Carriers (2009)

Carriers (2009)

[embedyt] http://www.youtube.com/watch?v=y3Qn2qw1pWU[/embedyt]

The Post-Apocalyptic genre is becoming this generation’s Freddy Kruger, Michael Meyers, and other subsequent boogey men. When the ‘80s had Jason, the ‘90s had Skeet Ulrich, and now, the 2000s and subsequent ‘10s (‘one-ohs’ or ‘tens’, depending on the vernacular) have Scorched Earth Theory. There is a strange and almost disturbing cultural undercurrent of curiosity and introspective assessment with regards to the destruction of the world. With the world getting larger in population, smaller in geographic density, and seemingly more calloused and dehumanizing, creative minds from across the spectrum have been ramping up the subsequent lore of a world, post-Homosapien. Long before the advent of film, Man has been envisioning his eventual demise. Film brought the visual, visceral ability to let Man envision a world where consequence met vice; where Man’s sins of science and the metaphysical became manifest.

Carriers,’ starring Chris Pine, Piper Perabo, and Christopher Meloni, bears that flag of reflecting human consequence, but invents nothing new along the way.

With a title like ‘Carriers,’ knowing the film is of the horror genre is generally enough to pique the interest. Then there is knowing Chris Pine, who captained the Enterprise as the re-imagined James T. Kirk in the Star Trek reboot, in this movie. Law and Order: SVU fans would be interested to know that Chris Meloni has a bit part in the first act of this film. The lovely Piper Perabo, best known for her work in Coyote Ugly, rounds out the notables as our main protagonist’s love interest in this world-gone-to-hell post-apocalyptic movie du jour.

‘Carriers,’ on the surface, is just another B-Movie, straight-to-DVD horror flick. There is a general subset of the movie-going audience that is eager to consume these types of films. Where ‘Carriers’ truly shines, however, is the performances of Pine and Perabo, and the dynamic those two bring to the screen. Opposites attract, and these two are essentially polar emotionally. While Brian (Pine) is holding onto his humanity by a thread, Bobby (Perabo) is maternal. Bobby is the thread, in a world where eighty percent of humanity is dead or infected, that keeps Brian attached to what is left of his humanity. Ironically, Brian is a Chosen; immune to the infectious disease that is ravaging the land and killing everything human. How Brian discovered his status has resulted in a secret that has been slowly consuming him.

------------------------

WHAT THE EXERCISE ASKS → Pull out the stretch of the Carriers review from "Carriers,’ starring Chris" through "movie du jour." and copy it word for word.

DATA FOR ANALYSIS →
------------------------

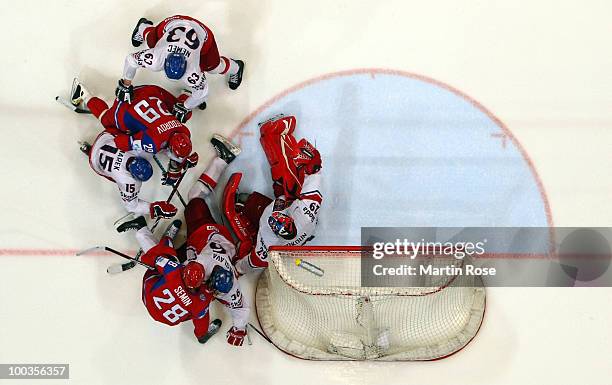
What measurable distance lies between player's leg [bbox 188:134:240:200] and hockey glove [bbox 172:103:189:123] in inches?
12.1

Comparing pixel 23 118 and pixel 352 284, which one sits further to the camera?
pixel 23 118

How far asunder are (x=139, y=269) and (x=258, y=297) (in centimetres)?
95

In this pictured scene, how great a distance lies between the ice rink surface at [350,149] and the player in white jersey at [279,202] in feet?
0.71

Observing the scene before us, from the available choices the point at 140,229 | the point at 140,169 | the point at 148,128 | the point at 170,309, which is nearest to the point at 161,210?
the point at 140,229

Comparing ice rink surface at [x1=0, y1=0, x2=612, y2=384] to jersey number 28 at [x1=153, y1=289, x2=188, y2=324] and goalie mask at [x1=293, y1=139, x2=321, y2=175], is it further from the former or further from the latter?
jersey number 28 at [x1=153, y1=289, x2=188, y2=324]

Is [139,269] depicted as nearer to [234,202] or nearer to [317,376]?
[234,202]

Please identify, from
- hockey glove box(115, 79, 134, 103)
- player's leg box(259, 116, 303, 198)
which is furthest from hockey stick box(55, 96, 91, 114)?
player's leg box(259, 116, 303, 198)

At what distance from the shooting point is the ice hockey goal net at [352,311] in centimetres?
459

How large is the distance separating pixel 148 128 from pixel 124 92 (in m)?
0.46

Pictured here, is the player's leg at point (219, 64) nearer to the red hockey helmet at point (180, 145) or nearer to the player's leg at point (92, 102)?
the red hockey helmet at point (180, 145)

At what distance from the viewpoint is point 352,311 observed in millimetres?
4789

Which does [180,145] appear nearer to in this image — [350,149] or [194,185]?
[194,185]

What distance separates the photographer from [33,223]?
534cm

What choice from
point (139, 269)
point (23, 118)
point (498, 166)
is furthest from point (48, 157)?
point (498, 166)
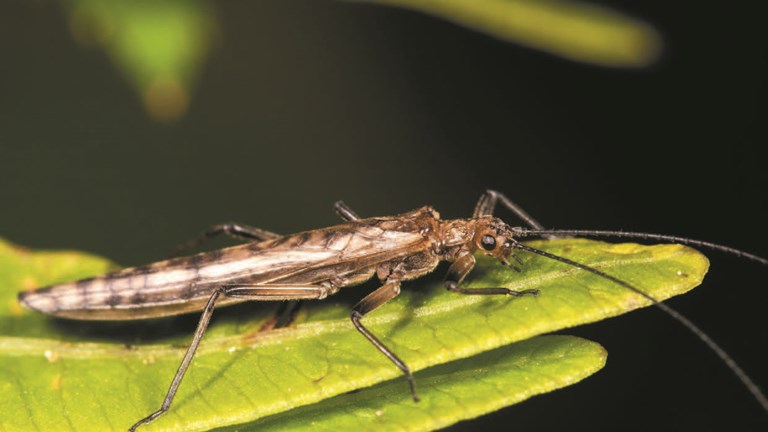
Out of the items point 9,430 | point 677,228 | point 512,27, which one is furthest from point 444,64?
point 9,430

------------------------

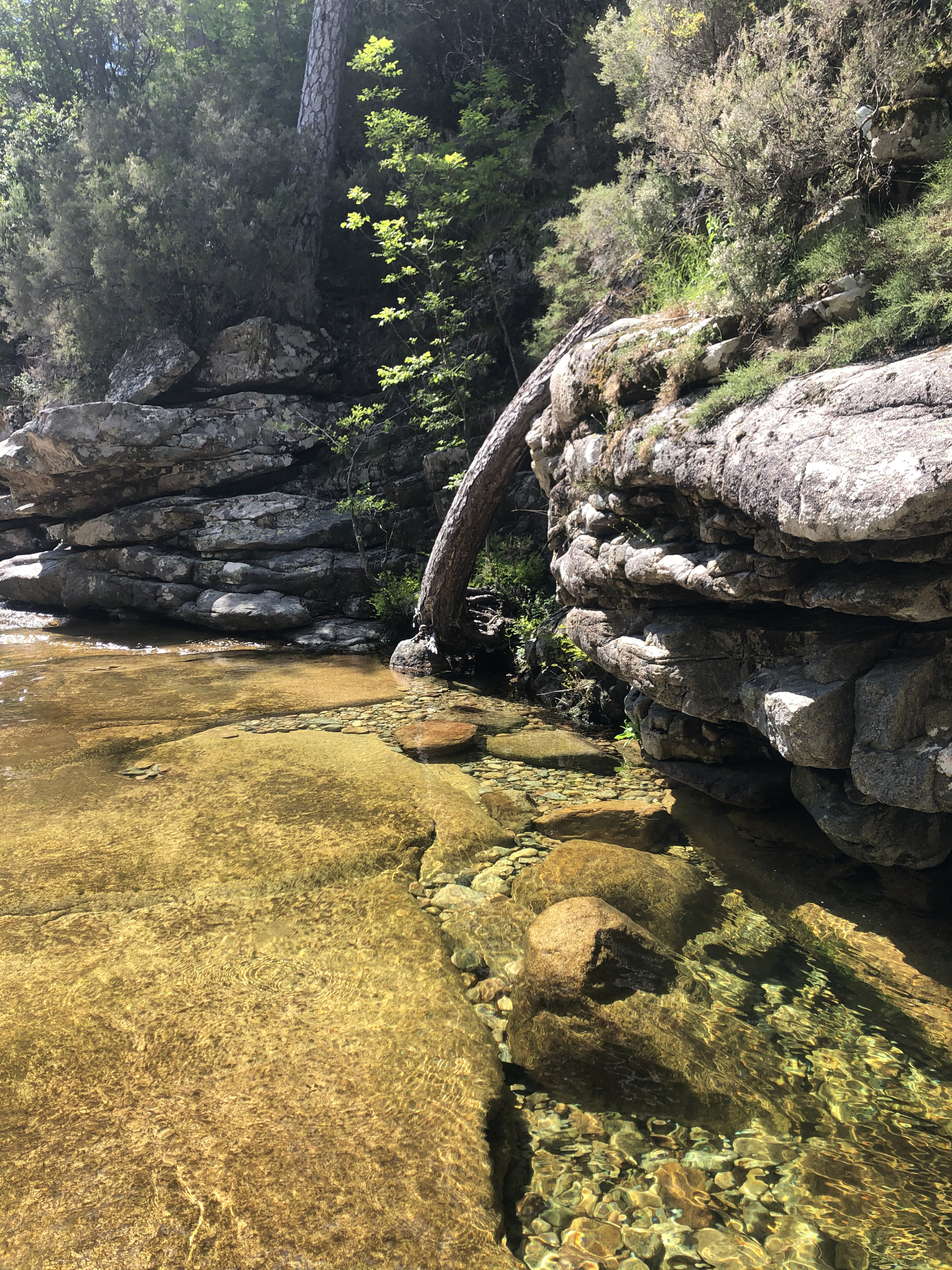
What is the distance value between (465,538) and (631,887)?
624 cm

------------------------

SOLUTION TO THE EXERCISE →
Carriers,’ starring Chris Pine, Piper Perabo, and Christopher Meloni, bears that flag of reflecting human consequence, but invents nothing new along the way.

With a title like ‘Carriers,’ knowing the film is of the horror genre is generally enough to pique the interest. Then there is knowing Chris Pine, who captained the Enterprise as the re-imagined James T. Kirk in the Star Trek reboot, in this movie. Law and Order: SVU fans would be interested to know that Chris Meloni has a bit part in the first act of this film. The lovely Piper Perabo, best known for her work in Coyote Ugly, rounds out the notables as our main protagonist’s love interest in this world-gone-to-hell post-apocalyptic movie du jour.